Exercise brief =
In full and without alteration, copy the listing.

Excerpted records =
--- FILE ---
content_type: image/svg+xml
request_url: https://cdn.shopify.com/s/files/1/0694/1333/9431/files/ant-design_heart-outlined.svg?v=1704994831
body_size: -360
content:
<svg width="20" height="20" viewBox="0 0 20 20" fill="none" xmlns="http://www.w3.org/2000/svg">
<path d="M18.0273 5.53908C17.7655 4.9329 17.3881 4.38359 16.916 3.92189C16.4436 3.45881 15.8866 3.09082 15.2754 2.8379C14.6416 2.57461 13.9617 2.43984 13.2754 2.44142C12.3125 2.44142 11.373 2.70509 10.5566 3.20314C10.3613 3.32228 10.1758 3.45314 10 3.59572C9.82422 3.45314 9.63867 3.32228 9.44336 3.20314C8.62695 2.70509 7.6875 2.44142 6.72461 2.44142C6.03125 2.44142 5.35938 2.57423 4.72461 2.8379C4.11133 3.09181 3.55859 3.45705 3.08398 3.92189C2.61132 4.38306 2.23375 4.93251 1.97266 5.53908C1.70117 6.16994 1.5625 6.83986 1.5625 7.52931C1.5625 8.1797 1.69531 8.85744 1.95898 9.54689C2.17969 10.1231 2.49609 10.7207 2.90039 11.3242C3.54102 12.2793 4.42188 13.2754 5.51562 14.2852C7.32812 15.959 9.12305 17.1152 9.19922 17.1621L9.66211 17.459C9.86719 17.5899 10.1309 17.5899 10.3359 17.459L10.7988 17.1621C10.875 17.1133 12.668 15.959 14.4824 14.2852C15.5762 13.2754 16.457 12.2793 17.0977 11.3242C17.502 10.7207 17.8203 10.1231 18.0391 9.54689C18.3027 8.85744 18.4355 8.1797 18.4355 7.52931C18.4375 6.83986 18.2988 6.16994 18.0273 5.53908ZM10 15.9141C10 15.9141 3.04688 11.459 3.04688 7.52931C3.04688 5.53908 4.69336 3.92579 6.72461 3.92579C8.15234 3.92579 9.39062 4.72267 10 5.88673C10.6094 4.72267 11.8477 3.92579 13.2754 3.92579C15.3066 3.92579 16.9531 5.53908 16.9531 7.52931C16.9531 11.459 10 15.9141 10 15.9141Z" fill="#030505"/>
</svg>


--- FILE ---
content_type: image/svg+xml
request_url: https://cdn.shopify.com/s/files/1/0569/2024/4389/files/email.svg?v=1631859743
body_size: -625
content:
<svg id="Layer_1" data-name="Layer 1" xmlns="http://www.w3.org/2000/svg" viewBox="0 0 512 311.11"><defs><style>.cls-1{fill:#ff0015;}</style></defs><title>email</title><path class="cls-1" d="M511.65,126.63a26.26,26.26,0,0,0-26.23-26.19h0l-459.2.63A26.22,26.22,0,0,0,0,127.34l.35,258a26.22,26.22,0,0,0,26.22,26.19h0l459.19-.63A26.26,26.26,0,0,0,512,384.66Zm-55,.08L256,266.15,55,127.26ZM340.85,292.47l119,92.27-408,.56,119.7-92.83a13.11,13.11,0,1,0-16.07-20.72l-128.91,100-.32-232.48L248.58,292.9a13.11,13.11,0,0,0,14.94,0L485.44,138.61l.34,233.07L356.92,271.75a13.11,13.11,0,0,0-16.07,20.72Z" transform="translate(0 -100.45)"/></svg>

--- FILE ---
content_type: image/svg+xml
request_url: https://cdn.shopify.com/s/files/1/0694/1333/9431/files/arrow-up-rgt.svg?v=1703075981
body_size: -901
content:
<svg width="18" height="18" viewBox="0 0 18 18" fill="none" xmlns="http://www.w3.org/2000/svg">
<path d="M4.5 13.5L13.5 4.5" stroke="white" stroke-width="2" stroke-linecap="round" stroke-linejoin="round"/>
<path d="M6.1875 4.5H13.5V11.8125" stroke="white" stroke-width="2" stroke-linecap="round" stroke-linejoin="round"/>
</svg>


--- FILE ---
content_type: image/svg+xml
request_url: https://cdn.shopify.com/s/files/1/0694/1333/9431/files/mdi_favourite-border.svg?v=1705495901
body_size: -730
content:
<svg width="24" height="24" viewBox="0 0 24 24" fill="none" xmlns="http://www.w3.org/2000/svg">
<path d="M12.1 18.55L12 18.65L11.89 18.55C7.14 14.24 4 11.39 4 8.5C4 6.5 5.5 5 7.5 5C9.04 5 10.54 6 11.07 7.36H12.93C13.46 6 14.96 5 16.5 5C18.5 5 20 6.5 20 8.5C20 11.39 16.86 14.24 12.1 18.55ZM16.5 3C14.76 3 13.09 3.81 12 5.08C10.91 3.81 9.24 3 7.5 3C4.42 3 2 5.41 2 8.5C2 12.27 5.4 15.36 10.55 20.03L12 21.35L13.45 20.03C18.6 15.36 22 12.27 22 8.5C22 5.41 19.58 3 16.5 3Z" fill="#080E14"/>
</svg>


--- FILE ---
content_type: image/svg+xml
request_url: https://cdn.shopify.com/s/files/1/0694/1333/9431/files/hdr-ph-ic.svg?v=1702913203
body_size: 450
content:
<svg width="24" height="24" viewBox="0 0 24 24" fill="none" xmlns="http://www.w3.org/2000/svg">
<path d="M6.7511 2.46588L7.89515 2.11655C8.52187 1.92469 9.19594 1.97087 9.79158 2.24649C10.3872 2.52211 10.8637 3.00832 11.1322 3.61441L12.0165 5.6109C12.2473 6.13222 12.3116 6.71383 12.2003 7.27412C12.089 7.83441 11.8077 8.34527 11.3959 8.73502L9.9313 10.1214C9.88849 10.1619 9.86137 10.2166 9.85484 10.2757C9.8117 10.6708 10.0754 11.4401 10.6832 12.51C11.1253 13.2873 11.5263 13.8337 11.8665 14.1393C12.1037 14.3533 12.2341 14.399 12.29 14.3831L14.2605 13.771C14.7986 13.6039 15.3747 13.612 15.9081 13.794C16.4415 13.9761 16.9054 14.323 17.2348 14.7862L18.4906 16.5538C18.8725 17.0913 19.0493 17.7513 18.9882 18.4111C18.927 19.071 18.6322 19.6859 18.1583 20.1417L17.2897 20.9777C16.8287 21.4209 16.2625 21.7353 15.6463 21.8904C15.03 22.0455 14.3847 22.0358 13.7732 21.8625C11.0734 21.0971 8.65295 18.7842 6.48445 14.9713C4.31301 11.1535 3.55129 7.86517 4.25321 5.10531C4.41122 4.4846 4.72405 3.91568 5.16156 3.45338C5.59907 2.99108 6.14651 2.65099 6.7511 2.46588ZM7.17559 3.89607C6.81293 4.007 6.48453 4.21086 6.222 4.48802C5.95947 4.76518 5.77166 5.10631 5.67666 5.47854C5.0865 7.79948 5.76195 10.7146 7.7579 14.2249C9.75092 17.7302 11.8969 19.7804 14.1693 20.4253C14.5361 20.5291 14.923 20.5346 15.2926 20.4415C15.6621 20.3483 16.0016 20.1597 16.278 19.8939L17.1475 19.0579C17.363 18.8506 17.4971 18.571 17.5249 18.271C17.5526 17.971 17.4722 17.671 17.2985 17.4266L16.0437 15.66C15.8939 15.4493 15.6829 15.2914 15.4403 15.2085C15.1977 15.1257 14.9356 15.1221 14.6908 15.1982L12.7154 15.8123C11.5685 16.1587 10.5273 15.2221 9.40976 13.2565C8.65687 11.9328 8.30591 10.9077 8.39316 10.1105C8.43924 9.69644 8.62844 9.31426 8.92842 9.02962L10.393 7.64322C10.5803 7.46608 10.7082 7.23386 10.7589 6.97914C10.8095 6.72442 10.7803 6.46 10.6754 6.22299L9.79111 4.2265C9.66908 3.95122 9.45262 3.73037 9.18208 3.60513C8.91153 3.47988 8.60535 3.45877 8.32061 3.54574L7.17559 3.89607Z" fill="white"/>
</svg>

Expected answer =
--- FILE ---
content_type: image/svg+xml
request_url: https://cdn.shopify.com/s/files/1/0694/1333/9431/files/ant-design_heart-outlined.svg?v=1704994831
body_size: -360
content:
<svg width="20" height="20" viewBox="0 0 20 20" fill="none" xmlns="http://www.w3.org/2000/svg">
<path d="M18.0273 5.53908C17.7655 4.9329 17.3881 4.38359 16.916 3.92189C16.4436 3.45881 15.8866 3.09082 15.2754 2.8379C14.6416 2.57461 13.9617 2.43984 13.2754 2.44142C12.3125 2.44142 11.373 2.70509 10.5566 3.20314C10.3613 3.32228 10.1758 3.45314 10 3.59572C9.82422 3.45314 9.63867 3.32228 9.44336 3.20314C8.62695 2.70509 7.6875 2.44142 6.72461 2.44142C6.03125 2.44142 5.35938 2.57423 4.72461 2.8379C4.11133 3.09181 3.55859 3.45705 3.08398 3.92189C2.61132 4.38306 2.23375 4.93251 1.97266 5.53908C1.70117 6.16994 1.5625 6.83986 1.5625 7.52931C1.5625 8.1797 1.69531 8.85744 1.95898 9.54689C2.17969 10.1231 2.49609 10.7207 2.90039 11.3242C3.54102 12.2793 4.42188 13.2754 5.51562 14.2852C7.32812 15.959 9.12305 17.1152 9.19922 17.1621L9.66211 17.459C9.86719 17.5899 10.1309 17.5899 10.3359 17.459L10.7988 17.1621C10.875 17.1133 12.668 15.959 14.4824 14.2852C15.5762 13.2754 16.457 12.2793 17.0977 11.3242C17.502 10.7207 17.8203 10.1231 18.0391 9.54689C18.3027 8.85744 18.4355 8.1797 18.4355 7.52931C18.4375 6.83986 18.2988 6.16994 18.0273 5.53908ZM10 15.9141C10 15.9141 3.04688 11.459 3.04688 7.52931C3.04688 5.53908 4.69336 3.92579 6.72461 3.92579C8.15234 3.92579 9.39062 4.72267 10 5.88673C10.6094 4.72267 11.8477 3.92579 13.2754 3.92579C15.3066 3.92579 16.9531 5.53908 16.9531 7.52931C16.9531 11.459 10 15.9141 10 15.9141Z" fill="#030505"/>
</svg>


--- FILE ---
content_type: image/svg+xml
request_url: https://cdn.shopify.com/s/files/1/0569/2024/4389/files/email.svg?v=1631859743
body_size: -625
content:
<svg id="Layer_1" data-name="Layer 1" xmlns="http://www.w3.org/2000/svg" viewBox="0 0 512 311.11"><defs><style>.cls-1{fill:#ff0015;}</style></defs><title>email</title><path class="cls-1" d="M511.65,126.63a26.26,26.26,0,0,0-26.23-26.19h0l-459.2.63A26.22,26.22,0,0,0,0,127.34l.35,258a26.22,26.22,0,0,0,26.22,26.19h0l459.19-.63A26.26,26.26,0,0,0,512,384.66Zm-55,.08L256,266.15,55,127.26ZM340.85,292.47l119,92.27-408,.56,119.7-92.83a13.11,13.11,0,1,0-16.07-20.72l-128.91,100-.32-232.48L248.58,292.9a13.11,13.11,0,0,0,14.94,0L485.44,138.61l.34,233.07L356.92,271.75a13.11,13.11,0,0,0-16.07,20.72Z" transform="translate(0 -100.45)"/></svg>

--- FILE ---
content_type: image/svg+xml
request_url: https://cdn.shopify.com/s/files/1/0694/1333/9431/files/arrow-up-rgt.svg?v=1703075981
body_size: -901
content:
<svg width="18" height="18" viewBox="0 0 18 18" fill="none" xmlns="http://www.w3.org/2000/svg">
<path d="M4.5 13.5L13.5 4.5" stroke="white" stroke-width="2" stroke-linecap="round" stroke-linejoin="round"/>
<path d="M6.1875 4.5H13.5V11.8125" stroke="white" stroke-width="2" stroke-linecap="round" stroke-linejoin="round"/>
</svg>


--- FILE ---
content_type: image/svg+xml
request_url: https://cdn.shopify.com/s/files/1/0694/1333/9431/files/mdi_favourite-border.svg?v=1705495901
body_size: -730
content:
<svg width="24" height="24" viewBox="0 0 24 24" fill="none" xmlns="http://www.w3.org/2000/svg">
<path d="M12.1 18.55L12 18.65L11.89 18.55C7.14 14.24 4 11.39 4 8.5C4 6.5 5.5 5 7.5 5C9.04 5 10.54 6 11.07 7.36H12.93C13.46 6 14.96 5 16.5 5C18.5 5 20 6.5 20 8.5C20 11.39 16.86 14.24 12.1 18.55ZM16.5 3C14.76 3 13.09 3.81 12 5.08C10.91 3.81 9.24 3 7.5 3C4.42 3 2 5.41 2 8.5C2 12.27 5.4 15.36 10.55 20.03L12 21.35L13.45 20.03C18.6 15.36 22 12.27 22 8.5C22 5.41 19.58 3 16.5 3Z" fill="#080E14"/>
</svg>


--- FILE ---
content_type: image/svg+xml
request_url: https://cdn.shopify.com/s/files/1/0694/1333/9431/files/hdr-ph-ic.svg?v=1702913203
body_size: 450
content:
<svg width="24" height="24" viewBox="0 0 24 24" fill="none" xmlns="http://www.w3.org/2000/svg">
<path d="M6.7511 2.46588L7.89515 2.11655C8.52187 1.92469 9.19594 1.97087 9.79158 2.24649C10.3872 2.52211 10.8637 3.00832 11.1322 3.61441L12.0165 5.6109C12.2473 6.13222 12.3116 6.71383 12.2003 7.27412C12.089 7.83441 11.8077 8.34527 11.3959 8.73502L9.9313 10.1214C9.88849 10.1619 9.86137 10.2166 9.85484 10.2757C9.8117 10.6708 10.0754 11.4401 10.6832 12.51C11.1253 13.2873 11.5263 13.8337 11.8665 14.1393C12.1037 14.3533 12.2341 14.399 12.29 14.3831L14.2605 13.771C14.7986 13.6039 15.3747 13.612 15.9081 13.794C16.4415 13.9761 16.9054 14.323 17.2348 14.7862L18.4906 16.5538C18.8725 17.0913 19.0493 17.7513 18.9882 18.4111C18.927 19.071 18.6322 19.6859 18.1583 20.1417L17.2897 20.9777C16.8287 21.4209 16.2625 21.7353 15.6463 21.8904C15.03 22.0455 14.3847 22.0358 13.7732 21.8625C11.0734 21.0971 8.65295 18.7842 6.48445 14.9713C4.31301 11.1535 3.55129 7.86517 4.25321 5.10531C4.41122 4.4846 4.72405 3.91568 5.16156 3.45338C5.59907 2.99108 6.14651 2.65099 6.7511 2.46588ZM7.17559 3.89607C6.81293 4.007 6.48453 4.21086 6.222 4.48802C5.95947 4.76518 5.77166 5.10631 5.67666 5.47854C5.0865 7.79948 5.76195 10.7146 7.7579 14.2249C9.75092 17.7302 11.8969 19.7804 14.1693 20.4253C14.5361 20.5291 14.923 20.5346 15.2926 20.4415C15.6621 20.3483 16.0016 20.1597 16.278 19.8939L17.1475 19.0579C17.363 18.8506 17.4971 18.571 17.5249 18.271C17.5526 17.971 17.4722 17.671 17.2985 17.4266L16.0437 15.66C15.8939 15.4493 15.6829 15.2914 15.4403 15.2085C15.1977 15.1257 14.9356 15.1221 14.6908 15.1982L12.7154 15.8123C11.5685 16.1587 10.5273 15.2221 9.40976 13.2565C8.65687 11.9328 8.30591 10.9077 8.39316 10.1105C8.43924 9.69644 8.62844 9.31426 8.92842 9.02962L10.393 7.64322C10.5803 7.46608 10.7082 7.23386 10.7589 6.97914C10.8095 6.72442 10.7803 6.46 10.6754 6.22299L9.79111 4.2265C9.66908 3.95122 9.45262 3.73037 9.18208 3.60513C8.91153 3.47988 8.60535 3.45877 8.32061 3.54574L7.17559 3.89607Z" fill="white"/>
</svg>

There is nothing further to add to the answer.